**TASK GOAL**
From the listing that follows, reproduce only the lines from the one holding "[camera trap, expert-labeled]" through the one holding "[camera-trap image, curated labels]", both included, with no pictures.

#### DATA FOR ANALYSIS ####

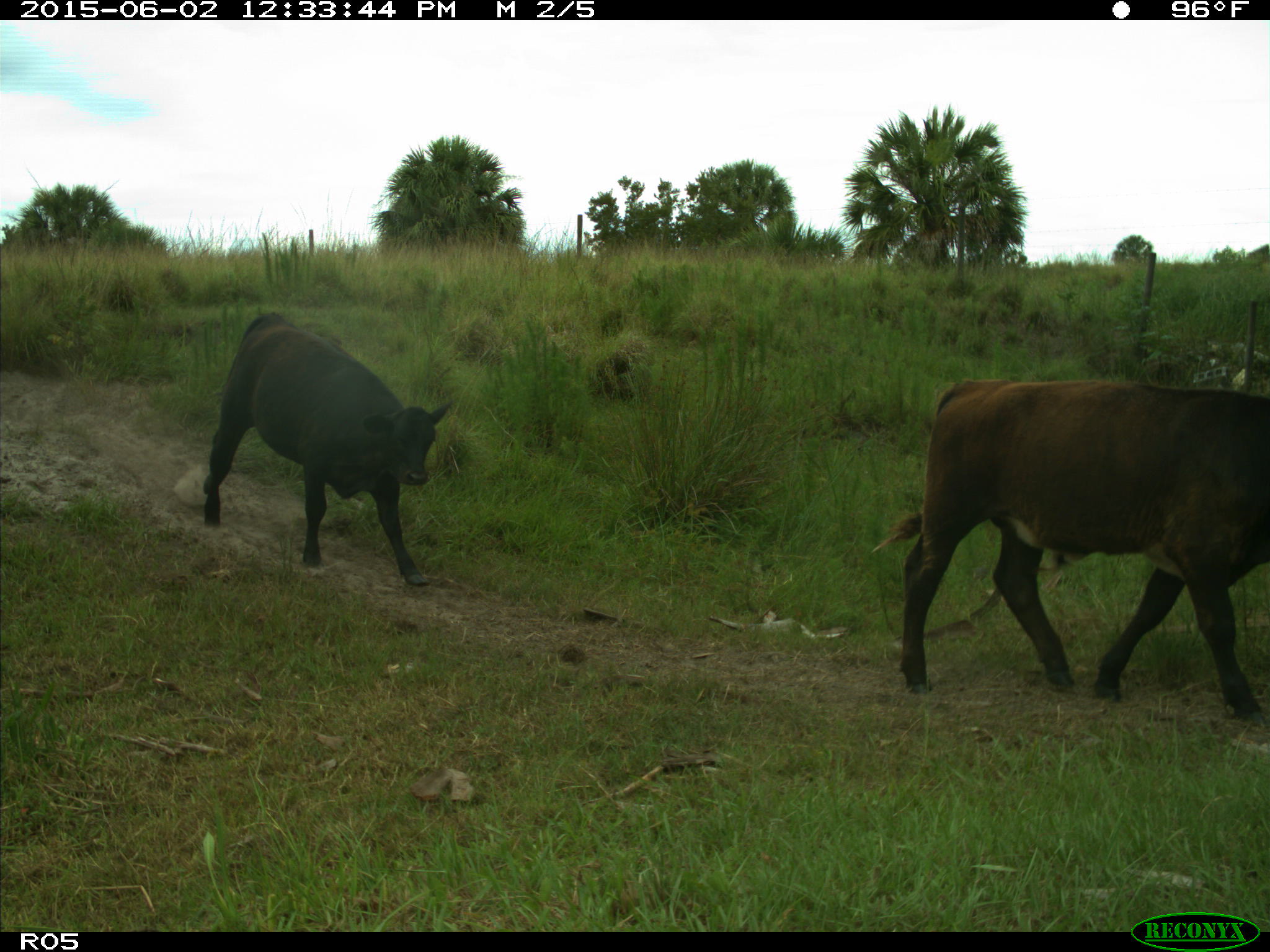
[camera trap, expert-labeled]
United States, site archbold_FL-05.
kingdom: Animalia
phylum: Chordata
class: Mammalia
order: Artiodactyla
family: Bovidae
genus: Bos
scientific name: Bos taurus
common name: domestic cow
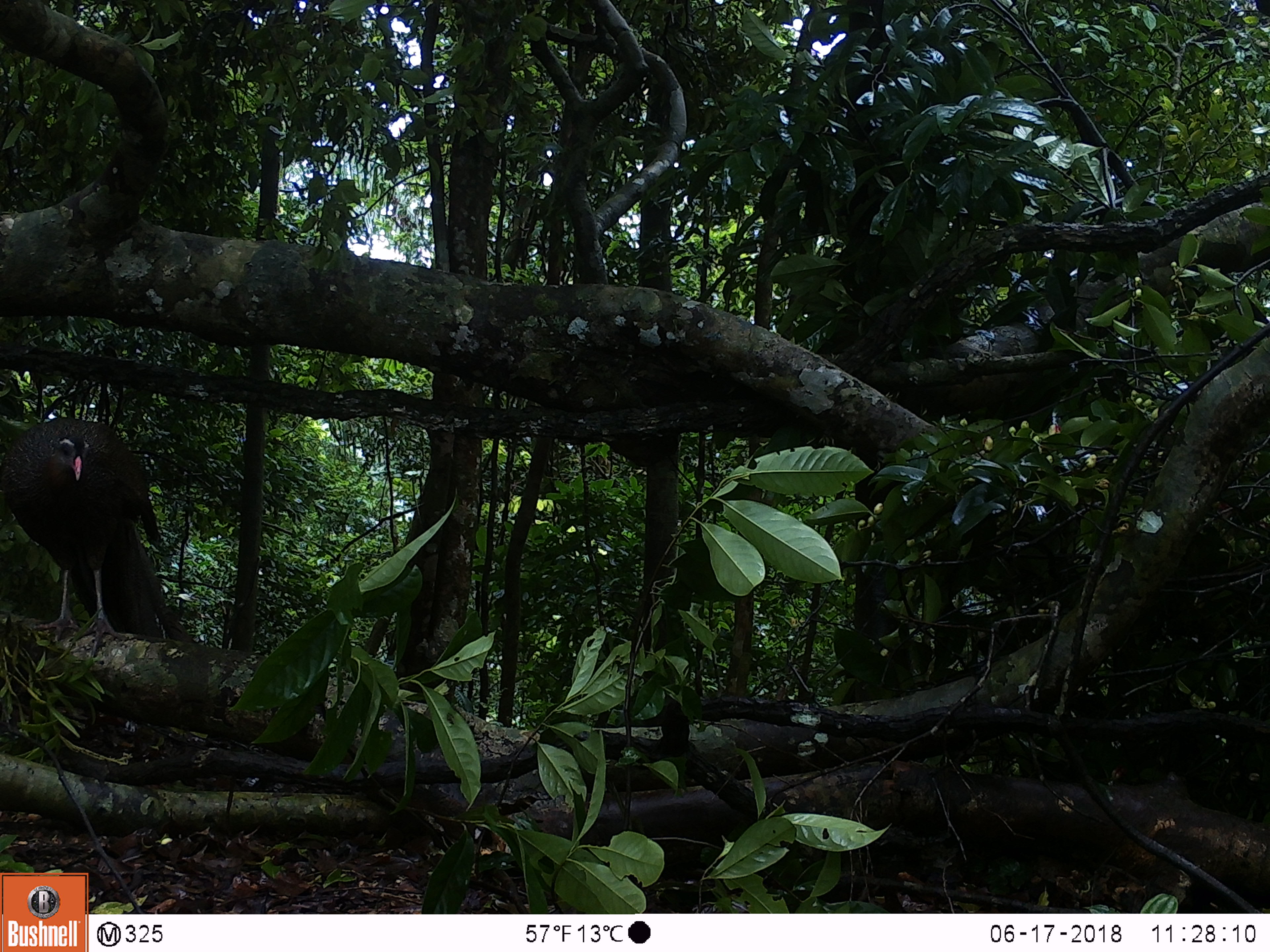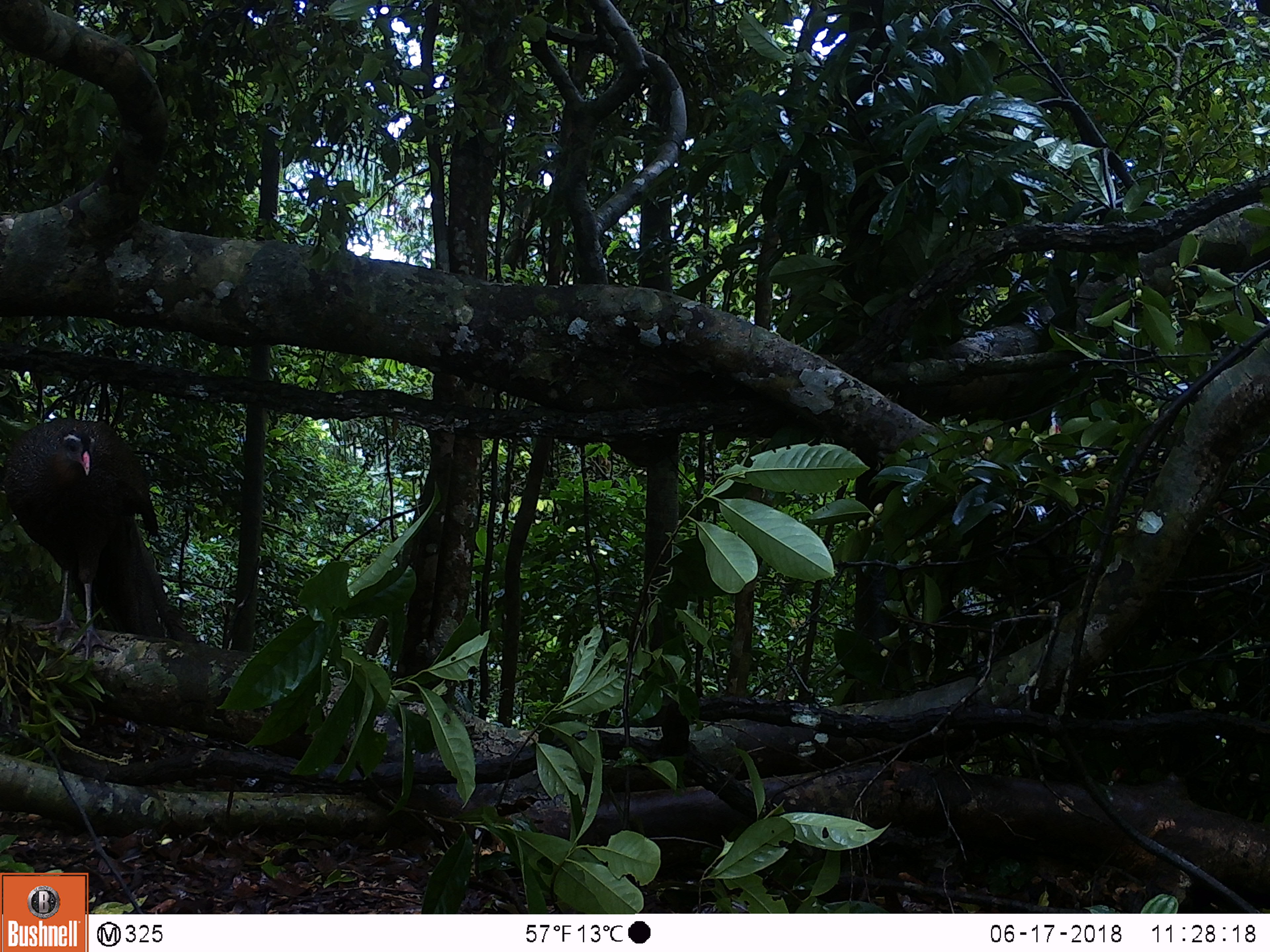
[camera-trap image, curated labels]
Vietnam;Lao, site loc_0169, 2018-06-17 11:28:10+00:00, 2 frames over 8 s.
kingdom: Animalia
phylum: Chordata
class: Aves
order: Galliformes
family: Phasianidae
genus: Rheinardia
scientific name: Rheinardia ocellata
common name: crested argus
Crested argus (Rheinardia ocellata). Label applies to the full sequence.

####
#### DATA FOR ANALYSIS ####

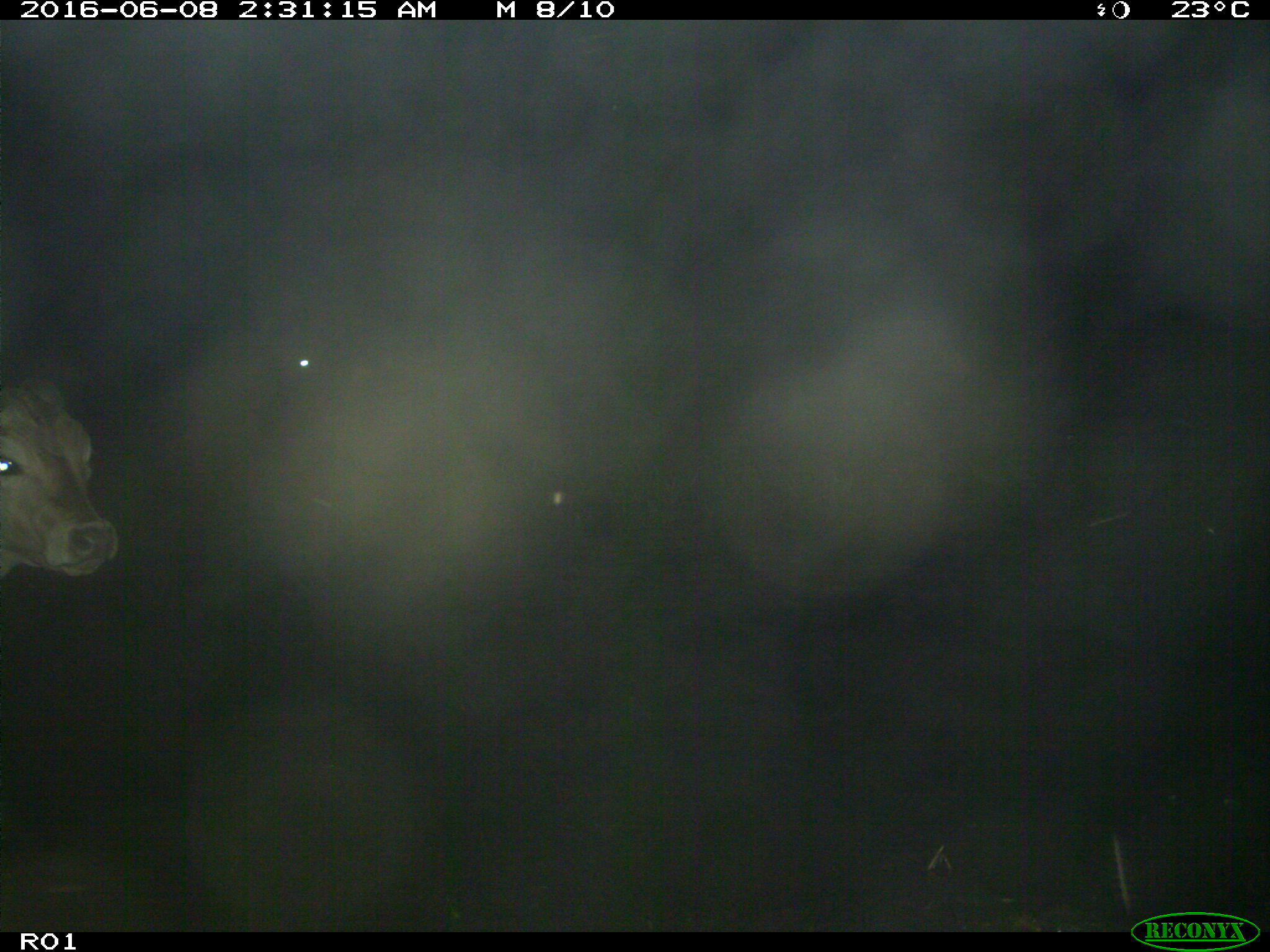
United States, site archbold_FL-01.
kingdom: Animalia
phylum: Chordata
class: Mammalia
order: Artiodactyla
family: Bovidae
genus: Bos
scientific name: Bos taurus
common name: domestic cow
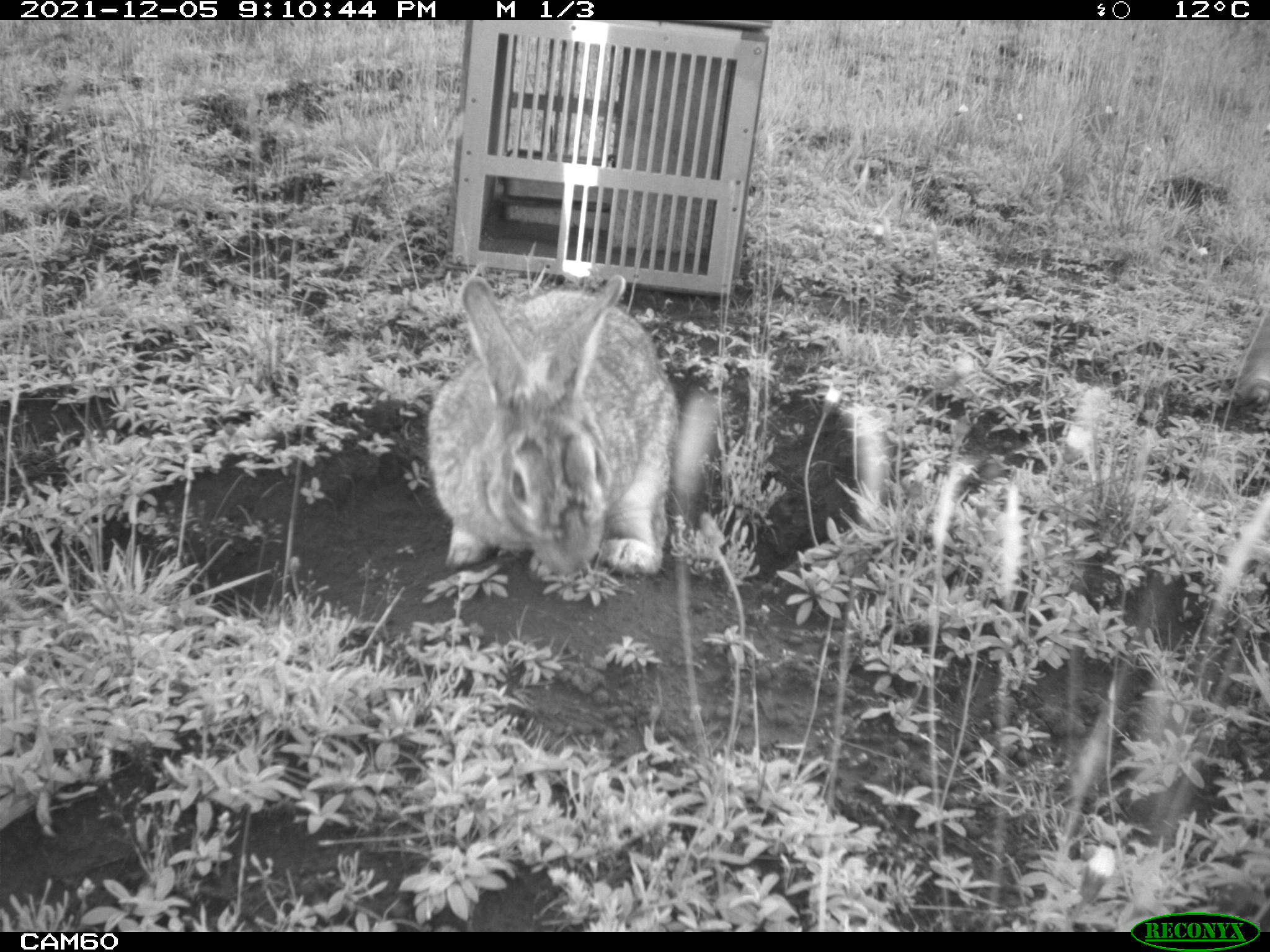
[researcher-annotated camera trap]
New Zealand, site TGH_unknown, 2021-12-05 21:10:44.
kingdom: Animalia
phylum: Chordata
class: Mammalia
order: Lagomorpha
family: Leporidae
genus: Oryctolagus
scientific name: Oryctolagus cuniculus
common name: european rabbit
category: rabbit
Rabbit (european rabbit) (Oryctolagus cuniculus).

####

**RESPONSE**
[camera trap, expert-labeled]
United States, site archbold_FL-05.
kingdom: Animalia
phylum: Chordata
class: Mammalia
order: Artiodactyla
family: Bovidae
genus: Bos
scientific name: Bos taurus
common name: domestic cow
[camera-trap image, curated labels]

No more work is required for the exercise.